Exercise passage:
_ _ _ _

Guitar Player Magazine - 1971
Guitar Player Magazine - 1971
The following article was published in Guitar Player Magazine in 1971. It is the only extensive Kath interview of which we are aware of. If you know of others, please e-mail us.
Everyone has heard of Chicago, the most popular band in the country. But how many know of The Big Thing or of The Missing Links? The Big Thing and The Missing Links and Chicago are all part of Terry Kath, one of the most frequently requested guitarists in GP's history.
Terry was born in Chicago, Illinois 25 years ago. By the eighth grade he had been pounding on his older brother's drums for a year. His mother had a banjo around the house and Terry gravitated toward it, retuning it to sound like a guitar.
In the ninth grade Terry got hold of a Kay guitar and amp, and took up with a local kid band, copying every Ventures record they could get their hands on. No gigs, but a lot of fun and experience. Three years later the self-taught guitarist felt it was time for some lessons, so he spent a year with a jazz teacher trying to learn to read chord patterns."He just kept wanting me to play good lead stuff," Terry recalls, "but then all I wanted to do was play those rock and roll chords."
Dick Clark was big then. He had a massive TV show going for him. Clark also had two tours on the road simultaneously as the Dick Clark Show. A friend of Terry's was playing lead with the second group and told him there was an opening-- for a bass player. A newly acquired Fender Jazz in hand, Kath took to the road for a year. When the Fender was stolen, he replaced it with an Eko.
Terry still played bass when he met Chicago drummer Danny Seraphine, and they formed a group called The Missing Links to play the area's many bars. But the Eko, too was ripped off one night, so for $80 Terry picked up a used Register.
"The band doing pretty well," he says, "so we thought we had to have a manager. This guy kept telling us that rock was the big thing, everyone's talking about the big thing, our band was the big thing. So he made us change our name to The Big Thing. Can you believe that?!"
They practiced for three or four months with Terry back to guitar, then started playing gigs doing everything from Tijuana Brass to Hendrix. James William Guercio, the former bassist with Clark's other road band, was by then producing records in Los Angeles for groups like Blood, Sweat and Tears. He, as well as members of the band, knew their future was limited in Chicago. Now called Chicago Transit Authority, they were expanding their music and jazz-- the Chicago bar crowd just wasn't ready.

_ _ _ _

Data shown:
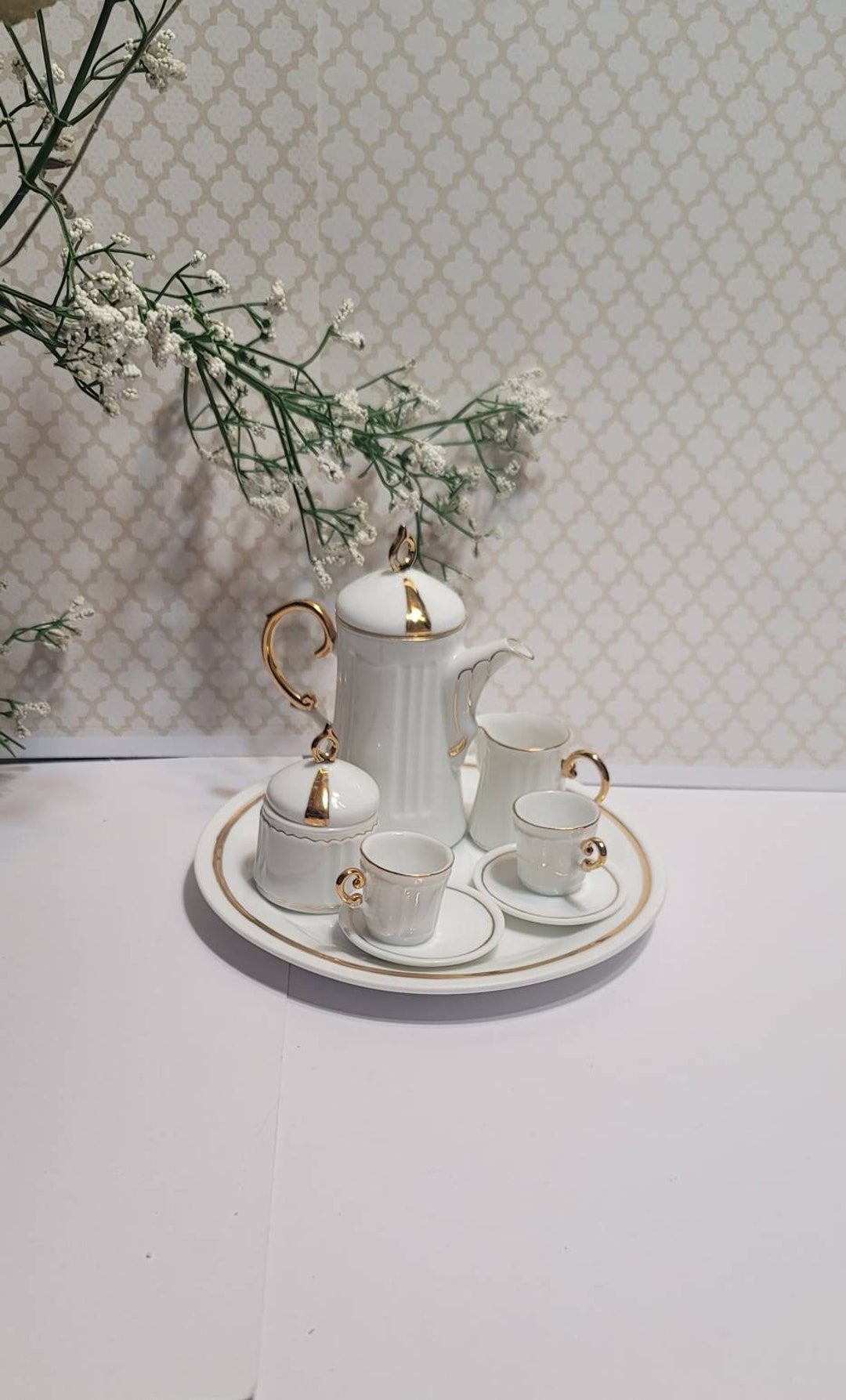Miniature Bone China Tea Set, Mini, Tea Set, Vintage, Porcelain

_ _ _ _

Required work:
1) According to the Terry Kath article, what equipment did Terry get in the ninth grade?
2) Name every instrument brand that the Terry Kath article mentions.
3) Please carry the Terry Kath article forward from the point where it stops.

Answer section:
1) A Kay guitar and an amp.

2) Kay, Fender, Eko, Register

3)
Guercio brought the band to Southern California in 1967, changed their name to the simpler Chicago, added a bassist to the sextet, and produced that first double LP for Columbia. The rest is in the books. Three successive top-selling double albums in two years, 200 concerts annually, a European tour that was sold out months before the band left, and on and on.
As Chicago's lead singer and only guitarist, Terry Kath is probably the performer most easily identified with the band. His guitar sound has been called "slippery, but with clear definition and a churning propelling beat" by one critic, "bluesy" by another, "damn fine rock and roll" by a third. Chicago trombonist James Pankow says simply, "He's the best soloist we have".
Though he doesn't read music, Terry manages to "write" most of the band's charts. "Actually, I just tell the guys what I want, maybe play the different parts, and then they just pick it up from there.When one of the other members writes a tune, Terry's part has to be hummed to him. "I have a pretty good ear," he says, "but I think it's starting to go from playing in front of the amp all the time". Because the band developed by playing in one tiny bar after another, they are used to setting up close together on stage, and the only way Terry can hear what he is doing is by standing directly in front of his gear.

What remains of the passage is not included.